SELECTED EXTRACT —
Singing Tree Frogs on Lava Rock
Here on the Big Island of Hawaii, people do not refer to highways with numbers as I-29 or I-80 as they do on the mainland nor they use highway names. If one seeks direction from the locals, they advise you to take this or that road and take a turn so and so to reach a destination. Obviously one cannot get lost on an island, sooner or later one will reach the destination. Hawaii Belt road goes all around the island acquiring other names as it touches areas of interest but primarily route 11 and 19 would take around the island.
After a visit, Juggernaut drove from Kailua Kona, an area that caters for the tourists since the weather is dry with lots of sunshine and good beaches and golf courses. On the Big island, the wind blows from east to west, the gasses from volcanic activity or VOG as they call it here impacts Kona area, the southwestern part of the island. The route 190 also called Mamalahoa Highway goes through slabs of shiny grey black lava rock with sparse vegetation to reach few thousand feet above the sea level to reach a cool and green town Waimea, a town that resembles Mandeville on the mountains of Manchester parish in Jamaica. It is ironic that the area of Jamaica and Big Island is very similar around 4,000 sq. miles. As the highway turns south along the Honokaa coast, the scenery is spectacular with cliffs and gorges. The soils here seem rich with lots of vegetation. As approaching Hilo, the largest town on the Big Island and second largest after Honolulu among the Hawaiian Islands, one can see several small waterfalls and beach parks without sandy beaches but small rivers crashing into ocean waves creating a wonderful scenery. The water here is cold and at some locations one can get into shallow pools of water formed on volcanic rock outgrowths or tide pools.
The top soil near and north of Hilo on the Big Island of Hawaii was developed over basaltic volcanic rocks and volcanic ash is rich in nutrients. With abundant but not excessive rainfall and warm weather, the nutrient rich top soil supports a wide variety of vegetables, flower and fruit trees. As one travels south towards Pahoa and Kalpana in Puna district, the landscape turns into tropical rainforest with annual rainfall over 130 inches that is detrimental to top soil development. Under intense rain, the conditions were not favorable for weathered material from lava rock to accumulate to form top soil. In this area, besides some invasive trees like albizia that well suited for the local climate, the only useful trees appears to be were banana, papaya, avocado and guava, though the fruit production on these trees was poor due to lack of abundant nutrient supply. The deep rooted forest trees survive and grow into humongous size on lava rock; most farmers in the area are subsistence farmers selling their produce in local farmer’s market.

MATERIAL —
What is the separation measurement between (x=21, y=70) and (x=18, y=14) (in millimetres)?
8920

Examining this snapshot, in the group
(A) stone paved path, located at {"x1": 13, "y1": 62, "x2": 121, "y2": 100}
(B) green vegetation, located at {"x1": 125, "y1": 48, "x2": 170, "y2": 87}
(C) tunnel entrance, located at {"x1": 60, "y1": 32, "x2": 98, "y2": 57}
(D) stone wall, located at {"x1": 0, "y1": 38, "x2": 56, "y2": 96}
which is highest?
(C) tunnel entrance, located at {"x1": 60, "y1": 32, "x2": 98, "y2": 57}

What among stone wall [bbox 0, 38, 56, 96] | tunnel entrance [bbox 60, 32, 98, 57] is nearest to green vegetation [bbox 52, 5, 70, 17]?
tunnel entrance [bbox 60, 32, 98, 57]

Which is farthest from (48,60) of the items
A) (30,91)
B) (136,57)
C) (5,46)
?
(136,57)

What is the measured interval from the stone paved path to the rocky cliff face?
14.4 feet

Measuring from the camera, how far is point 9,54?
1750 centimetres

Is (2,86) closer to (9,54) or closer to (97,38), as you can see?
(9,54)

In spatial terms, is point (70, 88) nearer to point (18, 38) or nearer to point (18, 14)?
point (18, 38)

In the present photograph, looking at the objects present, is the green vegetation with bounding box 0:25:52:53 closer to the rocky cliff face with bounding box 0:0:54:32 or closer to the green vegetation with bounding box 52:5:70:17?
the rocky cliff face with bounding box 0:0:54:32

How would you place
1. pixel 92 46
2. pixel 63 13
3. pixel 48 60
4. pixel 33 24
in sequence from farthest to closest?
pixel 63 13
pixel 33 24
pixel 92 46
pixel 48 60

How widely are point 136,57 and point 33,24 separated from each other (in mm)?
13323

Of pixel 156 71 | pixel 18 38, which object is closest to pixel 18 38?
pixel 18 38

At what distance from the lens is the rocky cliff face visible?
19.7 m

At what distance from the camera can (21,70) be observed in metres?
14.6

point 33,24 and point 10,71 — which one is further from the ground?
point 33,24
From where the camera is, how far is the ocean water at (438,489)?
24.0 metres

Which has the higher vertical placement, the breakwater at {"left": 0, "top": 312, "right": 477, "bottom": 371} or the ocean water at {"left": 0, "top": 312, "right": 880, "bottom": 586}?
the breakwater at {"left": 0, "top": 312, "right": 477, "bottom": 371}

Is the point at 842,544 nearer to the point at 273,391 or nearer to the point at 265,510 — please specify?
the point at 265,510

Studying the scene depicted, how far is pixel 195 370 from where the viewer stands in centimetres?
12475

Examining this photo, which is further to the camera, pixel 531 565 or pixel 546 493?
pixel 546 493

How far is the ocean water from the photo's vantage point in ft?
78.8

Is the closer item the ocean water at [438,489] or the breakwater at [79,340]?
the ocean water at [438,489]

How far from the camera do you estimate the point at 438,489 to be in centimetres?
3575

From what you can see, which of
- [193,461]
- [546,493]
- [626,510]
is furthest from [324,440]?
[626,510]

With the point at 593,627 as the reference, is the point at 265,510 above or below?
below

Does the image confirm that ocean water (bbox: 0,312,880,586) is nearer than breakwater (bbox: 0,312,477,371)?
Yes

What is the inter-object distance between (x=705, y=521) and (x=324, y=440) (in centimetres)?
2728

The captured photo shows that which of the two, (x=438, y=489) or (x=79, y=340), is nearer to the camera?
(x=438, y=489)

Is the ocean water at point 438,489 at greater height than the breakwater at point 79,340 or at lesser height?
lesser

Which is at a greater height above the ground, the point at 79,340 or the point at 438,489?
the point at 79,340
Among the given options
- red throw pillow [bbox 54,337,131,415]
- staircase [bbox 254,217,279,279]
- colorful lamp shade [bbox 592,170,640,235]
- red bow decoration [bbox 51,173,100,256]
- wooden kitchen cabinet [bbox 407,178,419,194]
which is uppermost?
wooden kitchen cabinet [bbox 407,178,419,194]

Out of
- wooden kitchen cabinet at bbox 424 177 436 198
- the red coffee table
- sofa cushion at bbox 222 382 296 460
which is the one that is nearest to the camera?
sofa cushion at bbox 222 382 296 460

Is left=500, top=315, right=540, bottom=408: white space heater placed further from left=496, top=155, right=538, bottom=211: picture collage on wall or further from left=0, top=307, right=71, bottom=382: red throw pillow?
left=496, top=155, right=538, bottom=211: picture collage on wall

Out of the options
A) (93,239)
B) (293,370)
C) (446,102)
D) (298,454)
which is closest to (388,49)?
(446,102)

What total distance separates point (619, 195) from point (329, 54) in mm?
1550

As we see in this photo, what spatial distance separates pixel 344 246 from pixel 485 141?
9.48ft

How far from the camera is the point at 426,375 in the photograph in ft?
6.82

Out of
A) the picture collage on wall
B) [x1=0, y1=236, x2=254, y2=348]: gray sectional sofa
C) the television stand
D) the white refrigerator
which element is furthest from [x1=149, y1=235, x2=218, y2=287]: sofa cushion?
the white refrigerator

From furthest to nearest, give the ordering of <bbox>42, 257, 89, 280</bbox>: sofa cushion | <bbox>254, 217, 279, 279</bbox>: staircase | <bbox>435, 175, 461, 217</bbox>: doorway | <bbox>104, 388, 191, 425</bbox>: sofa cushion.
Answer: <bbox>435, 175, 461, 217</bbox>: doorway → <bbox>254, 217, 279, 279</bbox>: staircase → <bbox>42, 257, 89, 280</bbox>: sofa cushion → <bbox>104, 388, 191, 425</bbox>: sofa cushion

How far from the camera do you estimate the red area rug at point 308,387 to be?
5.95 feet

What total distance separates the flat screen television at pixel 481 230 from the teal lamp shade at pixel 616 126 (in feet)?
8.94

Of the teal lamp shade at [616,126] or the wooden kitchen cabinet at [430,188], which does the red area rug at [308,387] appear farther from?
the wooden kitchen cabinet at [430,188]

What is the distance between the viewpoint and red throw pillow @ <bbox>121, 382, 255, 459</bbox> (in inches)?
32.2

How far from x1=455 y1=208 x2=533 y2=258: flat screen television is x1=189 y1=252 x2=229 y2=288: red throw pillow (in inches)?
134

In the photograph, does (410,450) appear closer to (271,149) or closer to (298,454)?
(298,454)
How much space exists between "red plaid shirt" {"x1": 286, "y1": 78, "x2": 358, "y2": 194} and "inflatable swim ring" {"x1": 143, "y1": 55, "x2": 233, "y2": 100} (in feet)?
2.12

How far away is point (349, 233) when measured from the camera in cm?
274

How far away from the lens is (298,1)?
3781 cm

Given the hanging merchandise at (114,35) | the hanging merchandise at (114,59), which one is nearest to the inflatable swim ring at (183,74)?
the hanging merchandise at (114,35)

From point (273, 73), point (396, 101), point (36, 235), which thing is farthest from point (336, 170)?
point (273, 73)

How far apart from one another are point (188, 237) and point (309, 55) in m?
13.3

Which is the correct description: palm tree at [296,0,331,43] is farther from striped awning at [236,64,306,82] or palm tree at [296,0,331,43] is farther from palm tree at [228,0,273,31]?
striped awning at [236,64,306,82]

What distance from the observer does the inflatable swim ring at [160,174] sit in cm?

STATED TASK — In one to three sentences, explain why, according to the Big Island travel piece, top soil is poorly developed in the Puna district. The records have no connection to the Big Island travel piece.

THE OUTPUT — In the Puna district the landscape is tropical rainforest with annual rainfall over 130 inches, which harms top soil development. Under such intense rain, weathered material from lava rock could not build up to form top soil.